初回衝撃(first impact)  第十八章


「そう言えばお前、カレンの店でお茶を貰った時、妙な顔をしてなかったか?」
 さっさと話すことだけ話したら帰るつもりが、クッキーやらなにやらを出してくるロイにハボックが立ち上がるタイミングを計りかねていると、ロイがハボックに尋ねる。出されたクッキーに手を伸ばして頬張りながらハボックは答えた。
「妙な顔?……ああ、あれか」
 聞かれて一瞬考えたものの、ハボックは思い当たる記憶に「ああ」と頷く。コーヒーを一口飲んで口の中のクッキーを流し込んで言った。
「どっかで飲んだ味に似てるなって思ったんスよ」
「どこで?」
「んー、それがあの時も考えたんスけど、思い出せなくて」
 ハボックはそう言って首を傾げる。少し考えてそれでもやはり思い出せないと判ると肩を竦めた。
「思い出せないっス。でもそれが何か?」
 茶を飲んだ時に掠めた記憶など大して重要とも思えない。ハボックがそう言えば、ロイが腕を組んで答えた。
「そうとも限らないさ。むしろ忘れている重要な情報を脳が教えてくれようとしているとも言える」
「そうっスかね」
 ロイの説にあまり賛同した様子もなくハボックは答えるとカップに残っていたコーヒーを一気に飲み干す。カップを皿に戻してハボックは立ち上がった。
「もう帰っていいっスか?これ以上話す事もないっしょ?」
「泊まっていったらどうだ?部屋なら幾らでもあるぞ」
「謹んでお断りします」
 ソファーにのんびりと腰掛けて言うロイにハボックは即答する。
「折角の機会なんだ、一晩じっくり話してみたいと思わないか?」
「思いません」
「つれないな」
 そんな風に言うロイをハボックは胡散臭そうに見たが、結局そのまま帰ってしまった。
「つまらん。コーヒーじゃなくて酒にすればよかったかな」
 ロイは残念そうに言うと冷めたコーヒーを啜ったのだった。


「まったく、なに考えてんだ、あの人」
 アパートに帰ってシャワーを浴びると、ハボックはタオルで髪をガシガシと拭きながら呟く。冷蔵庫から取り出した缶ビールを手にドサリとソファーに腰を下ろした。
「変わってる、よな」
 正直ロイは今までハボックがついたどんな上司とも似ていなかった。
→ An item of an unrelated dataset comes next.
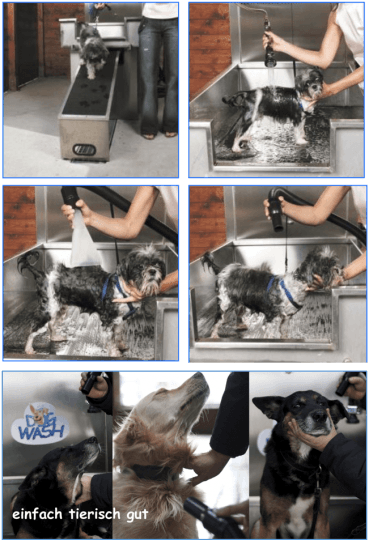 Sauberer Hund, glückliches Herrchen – das DogWash Gründerpotrait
そもそもハボックを部下にした上官たちはいつだってハボックを持て余し、こんな風に上司と言葉を交わしたことなど一度もなかったのだ。ハボックもまた彼らを上司として仰ぐ気にはなれず、いつだってろくに口も開かぬまま有り余るエネルギーを発散する場もなかった。
「考えてみりゃここんとこ退屈してねぇな」
 ロイに振り回されている感がないこともないが、それでもこれまでのように一日が酷く長いと感じることもない。そうしてなによりも時折自分の意志など考える間もなくにロイに従ってしまうのが不思議でならなかった。
「変なの」
 そう呟いてハボックはビールを一気に飲んでしまうと、それ以上考えるのをやめてベッドに潜り込んだ。


「おはよーございまーす」
 ハボックは間延びした声で言いながら司令室に入る。自席に向かおうとして、顔を上げたホークアイと目が合ったハボックは本能的に目を逸らした。
「ハボック少尉」
「…………なんスか?」
 ああ、やっぱり目を合わせちゃいけなかったと内心思いながらハボックはホークアイに近づく。後ろ手に組んで「なんだ?」と言うように見下ろせば、ホークアイが言った。
「どうも最近、大佐の外出が増えているようだけど、どこに行っているのかしら」
「えっ?」
 ロイとしてはホークアイに気づかれぬよう、こっそり抜け出しているつもりなのだがどうやら全部ホークアイにバレていたらしい。無表情のまま見上げてくる鳶色の瞳に、ハボックがどう答えたものかと悩んでいるとホークアイが先に口を開いた。
「しっかりお守りをしてくれないと困るわ、ハボック少尉」
 そう言うホークアイの声は感情を一切感じさせないだけに恐ろしい。
「アイ・マァム!以後気をつけます」
 有無を言わさずその言に従ってしまうのは、ロイではなくホークアイかもしれないと思いながらハボックはピッと敬礼を返していたのだった。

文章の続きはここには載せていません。